The phase-out has been coming down the pipeline since 2003, and it’s already paying off: Canada’s Pembina Institute found that greenhouse emissions from Ontario’s energy sector fell by 30 million tons in the last decade.
The move is made somewhat easier by the fact that Ontario was never a major coal addict to begin with: In 2011, less than three percent of its total power generation came from coal; that same year in the US, the share was 42 percent. And part of what has tended to make coal so intractible in the US—thousands of jobs on the line—is a non-issue for Ontario, which never had its own coal mining industry, importing most of its supply from the US, Bentley said. The province, although a net electricity exporter, also imports a little of its power from adjacent US states and Canadian provinces; a spokesperson for Ontario’s Independent Electricity System Operator said they had no way to know whether any of the imported power came from coal-fired plants.
Ramping down coal over the last several years has given Bentley time to shore up other energy resources to fill the supply gap, including a booming wind industry—which more than tripled in the last five years—and, like in the US, a growing dependency on natural gas.

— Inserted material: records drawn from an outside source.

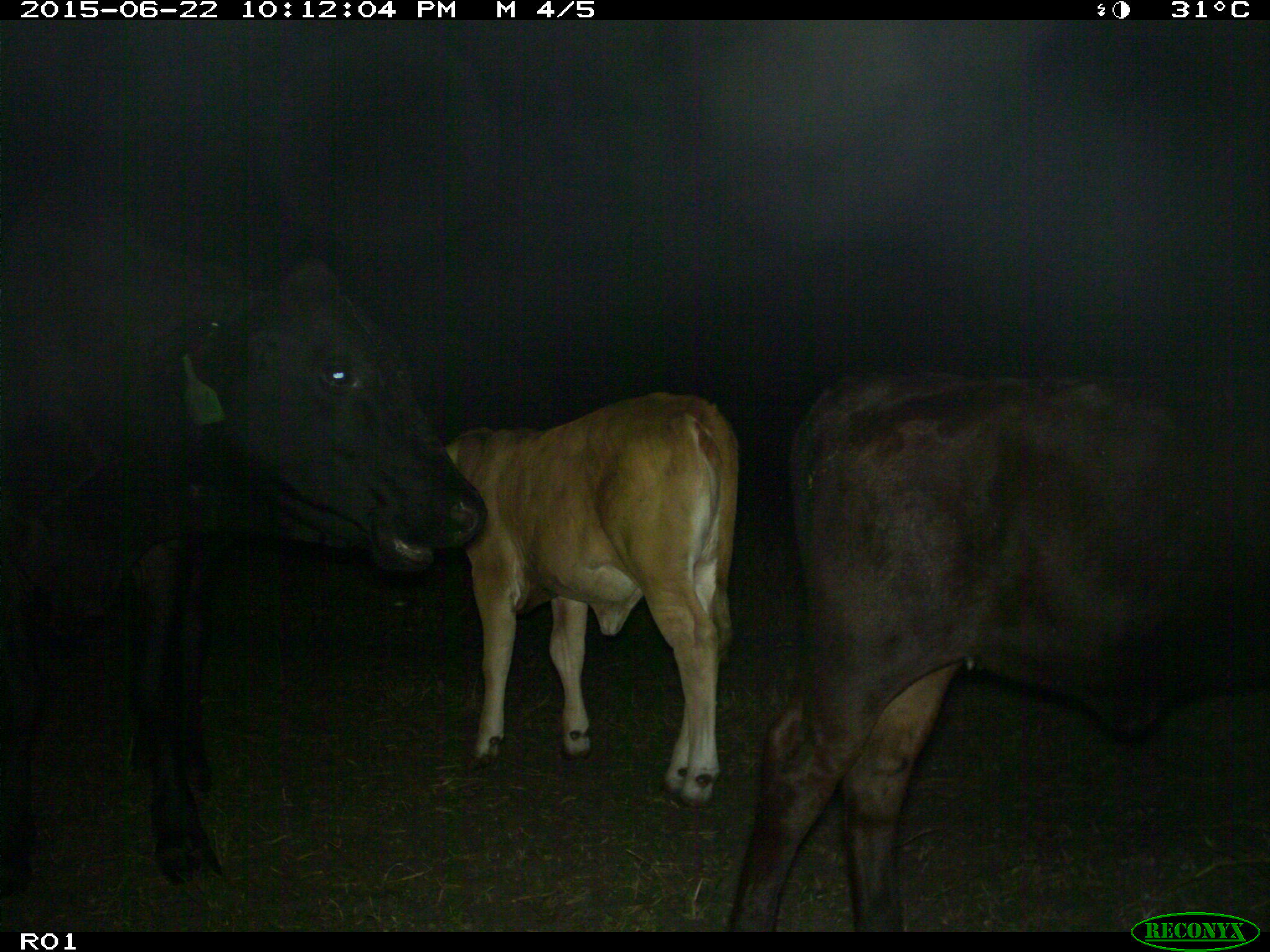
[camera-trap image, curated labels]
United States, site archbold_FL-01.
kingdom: Animalia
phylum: Chordata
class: Mammalia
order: Artiodactyla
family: Bovidae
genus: Bos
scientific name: Bos taurus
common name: domestic cow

Down here south of the border, although our appetite for coal is waning, industry lobbyists and GOP pols from states like West Virginia are raising hell, and we’re still pretty far from zero. And even though the US has its own unique challenges in confronting coal compared to Ontario, Bentley says he learned one thing from his experience cutting it out that can apply to his US counterparts: “There are far more people who are supportive than the critics would like you to believe.”